• [Exercise input]
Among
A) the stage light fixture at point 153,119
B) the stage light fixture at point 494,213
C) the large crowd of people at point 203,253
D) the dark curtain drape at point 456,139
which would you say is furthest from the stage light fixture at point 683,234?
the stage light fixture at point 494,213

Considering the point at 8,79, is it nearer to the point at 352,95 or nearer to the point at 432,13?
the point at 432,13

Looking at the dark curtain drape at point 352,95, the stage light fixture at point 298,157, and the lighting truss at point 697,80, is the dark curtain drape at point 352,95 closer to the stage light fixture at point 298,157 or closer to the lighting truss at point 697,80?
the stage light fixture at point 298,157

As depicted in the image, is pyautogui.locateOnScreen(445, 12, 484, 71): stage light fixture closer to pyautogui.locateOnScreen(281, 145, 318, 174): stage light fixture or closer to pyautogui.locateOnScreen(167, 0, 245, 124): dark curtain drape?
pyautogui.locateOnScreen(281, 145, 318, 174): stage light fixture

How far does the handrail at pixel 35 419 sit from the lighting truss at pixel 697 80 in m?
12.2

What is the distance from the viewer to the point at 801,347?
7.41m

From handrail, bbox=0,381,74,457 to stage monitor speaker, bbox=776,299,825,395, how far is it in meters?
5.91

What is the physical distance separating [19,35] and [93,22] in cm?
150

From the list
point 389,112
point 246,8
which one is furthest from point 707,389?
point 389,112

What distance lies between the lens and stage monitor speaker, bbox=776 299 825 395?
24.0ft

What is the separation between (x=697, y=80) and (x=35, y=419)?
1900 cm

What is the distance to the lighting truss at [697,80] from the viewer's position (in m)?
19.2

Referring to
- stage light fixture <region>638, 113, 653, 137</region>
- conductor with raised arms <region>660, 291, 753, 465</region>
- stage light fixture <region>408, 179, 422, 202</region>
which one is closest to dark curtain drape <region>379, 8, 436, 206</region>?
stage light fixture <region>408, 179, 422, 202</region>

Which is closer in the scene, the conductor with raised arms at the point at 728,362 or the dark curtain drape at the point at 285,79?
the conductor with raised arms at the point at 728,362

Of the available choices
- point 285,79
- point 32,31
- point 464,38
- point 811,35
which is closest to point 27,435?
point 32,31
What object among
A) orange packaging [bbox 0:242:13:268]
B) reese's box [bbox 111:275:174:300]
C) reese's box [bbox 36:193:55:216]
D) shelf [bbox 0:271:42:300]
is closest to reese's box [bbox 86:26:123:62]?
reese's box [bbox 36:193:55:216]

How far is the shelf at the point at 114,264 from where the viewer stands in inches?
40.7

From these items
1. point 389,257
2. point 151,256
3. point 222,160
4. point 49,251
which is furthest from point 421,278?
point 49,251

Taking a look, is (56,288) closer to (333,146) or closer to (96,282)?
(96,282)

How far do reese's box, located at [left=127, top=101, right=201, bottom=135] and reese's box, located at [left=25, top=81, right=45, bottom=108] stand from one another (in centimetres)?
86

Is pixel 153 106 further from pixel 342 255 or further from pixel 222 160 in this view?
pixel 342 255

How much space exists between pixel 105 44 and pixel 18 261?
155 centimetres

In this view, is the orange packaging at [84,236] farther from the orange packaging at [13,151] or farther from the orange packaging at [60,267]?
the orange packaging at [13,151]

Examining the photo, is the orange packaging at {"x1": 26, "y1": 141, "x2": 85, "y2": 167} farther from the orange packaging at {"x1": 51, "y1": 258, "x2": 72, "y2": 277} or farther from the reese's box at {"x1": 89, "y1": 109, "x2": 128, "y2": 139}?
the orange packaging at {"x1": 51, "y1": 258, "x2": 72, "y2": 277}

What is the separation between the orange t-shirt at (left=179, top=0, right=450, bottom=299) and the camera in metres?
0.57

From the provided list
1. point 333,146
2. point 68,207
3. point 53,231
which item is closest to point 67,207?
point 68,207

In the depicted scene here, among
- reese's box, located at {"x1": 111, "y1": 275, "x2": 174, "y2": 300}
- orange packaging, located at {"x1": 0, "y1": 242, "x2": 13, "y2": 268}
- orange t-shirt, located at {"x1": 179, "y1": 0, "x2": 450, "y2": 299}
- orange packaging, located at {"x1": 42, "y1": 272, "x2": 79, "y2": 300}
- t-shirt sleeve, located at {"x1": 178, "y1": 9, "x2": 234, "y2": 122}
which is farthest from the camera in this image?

• [Do this] Convert the records above into a JSON list of strings, one string per line and every record included, with blank lines omitted.

• [Task answer]
[
  "Among",
  "A) the stage light fixture at point 153,119",
  "B) the stage light fixture at point 494,213",
  "C) the large crowd of people at point 203,253",
  "D) the dark curtain drape at point 456,139",
  "which would you say is furthest from the stage light fixture at point 683,234?",
  "the stage light fixture at point 494,213",
  "Considering the point at 8,79, is it nearer to the point at 352,95 or nearer to the point at 432,13?",
  "the point at 432,13",
  "Looking at the dark curtain drape at point 352,95, the stage light fixture at point 298,157, and the lighting truss at point 697,80, is the dark curtain drape at point 352,95 closer to the stage light fixture at point 298,157 or closer to the lighting truss at point 697,80?",
  "the stage light fixture at point 298,157",
  "As depicted in the image, is pyautogui.locateOnScreen(445, 12, 484, 71): stage light fixture closer to pyautogui.locateOnScreen(281, 145, 318, 174): stage light fixture or closer to pyautogui.locateOnScreen(167, 0, 245, 124): dark curtain drape?",
  "pyautogui.locateOnScreen(281, 145, 318, 174): stage light fixture",
  "How far does the handrail at pixel 35 419 sit from the lighting truss at pixel 697 80 in m?",
  "12.2",
  "What is the distance from the viewer to the point at 801,347?",
  "7.41m",
  "From handrail, bbox=0,381,74,457 to stage monitor speaker, bbox=776,299,825,395, how far is it in meters?",
  "5.91",
  "What is the physical distance separating [19,35] and [93,22] in cm?",
  "150",
  "From the list",
  "point 389,112",
  "point 246,8",
  "which one is furthest from point 707,389?",
  "point 389,112",
  "What distance lies between the lens and stage monitor speaker, bbox=776 299 825 395?",
  "24.0ft",
  "What is the separation between (x=697, y=80) and (x=35, y=419)?",
  "1900 cm",
  "What is the distance to the lighting truss at [697,80] from the viewer's position (in m)?",
  "19.2",
  "Referring to",
  "- stage light fixture <region>638, 113, 653, 137</region>",
  "- conductor with raised arms <region>660, 291, 753, 465</region>",
  "- stage light fixture <region>408, 179, 422, 202</region>",
  "which one is closest to dark curtain drape <region>379, 8, 436, 206</region>?",
  "stage light fixture <region>408, 179, 422, 202</region>",
  "Which is closer in the scene, the conductor with raised arms at the point at 728,362 or the dark curtain drape at the point at 285,79?",
  "the conductor with raised arms at the point at 728,362",
  "Of the available choices",
  "- point 285,79",
  "- point 32,31",
  "- point 464,38",
  "- point 811,35",
  "which is closest to point 27,435?",
  "point 32,31",
  "What object among",
  "A) orange packaging [bbox 0:242:13:268]",
  "B) reese's box [bbox 111:275:174:300]",
  "C) reese's box [bbox 36:193:55:216]",
  "D) shelf [bbox 0:271:42:300]",
  "is closest to reese's box [bbox 86:26:123:62]?",
  "reese's box [bbox 36:193:55:216]",
  "How far is the shelf at the point at 114,264 from where the viewer stands in inches?",
  "40.7",
  "From these items",
  "1. point 389,257",
  "2. point 151,256",
  "3. point 222,160",
  "4. point 49,251",
  "which is furthest from point 421,278?",
  "point 49,251",
  "Taking a look, is (56,288) closer to (333,146) or closer to (96,282)?",
  "(96,282)",
  "How far do reese's box, located at [left=127, top=101, right=201, bottom=135] and reese's box, located at [left=25, top=81, right=45, bottom=108] stand from one another (in centimetres)?",
  "86",
  "Is pixel 153 106 further from pixel 342 255 or further from pixel 222 160 in this view?",
  "pixel 342 255",
  "How much space exists between pixel 105 44 and pixel 18 261?",
  "155 centimetres",
  "In this view, is the orange packaging at [84,236] farther from the orange packaging at [13,151] or farther from the orange packaging at [60,267]?",
  "the orange packaging at [13,151]",
  "Examining the photo, is the orange packaging at {\"x1\": 26, \"y1\": 141, \"x2\": 85, \"y2\": 167} farther from the orange packaging at {\"x1\": 51, \"y1\": 258, \"x2\": 72, \"y2\": 277} or farther from the reese's box at {\"x1\": 89, \"y1\": 109, \"x2\": 128, \"y2\": 139}?",
  "the orange packaging at {\"x1\": 51, \"y1\": 258, \"x2\": 72, \"y2\": 277}",
  "What is the separation between the orange t-shirt at (left=179, top=0, right=450, bottom=299) and the camera in metres?",
  "0.57",
  "From the provided list",
  "1. point 333,146",
  "2. point 68,207",
  "3. point 53,231",
  "which item is closest to point 67,207?",
  "point 68,207",
  "In the depicted scene here, among",
  "- reese's box, located at {\"x1\": 111, \"y1\": 275, \"x2\": 174, \"y2\": 300}",
  "- orange packaging, located at {\"x1\": 0, \"y1\": 242, \"x2\": 13, \"y2\": 268}",
  "- orange t-shirt, located at {\"x1\": 179, \"y1\": 0, \"x2\": 450, \"y2\": 299}",
  "- orange packaging, located at {\"x1\": 42, \"y1\": 272, \"x2\": 79, \"y2\": 300}",
  "- t-shirt sleeve, located at {\"x1\": 178, \"y1\": 9, \"x2\": 234, \"y2\": 122}",
  "which is farthest from the camera in this image?"
]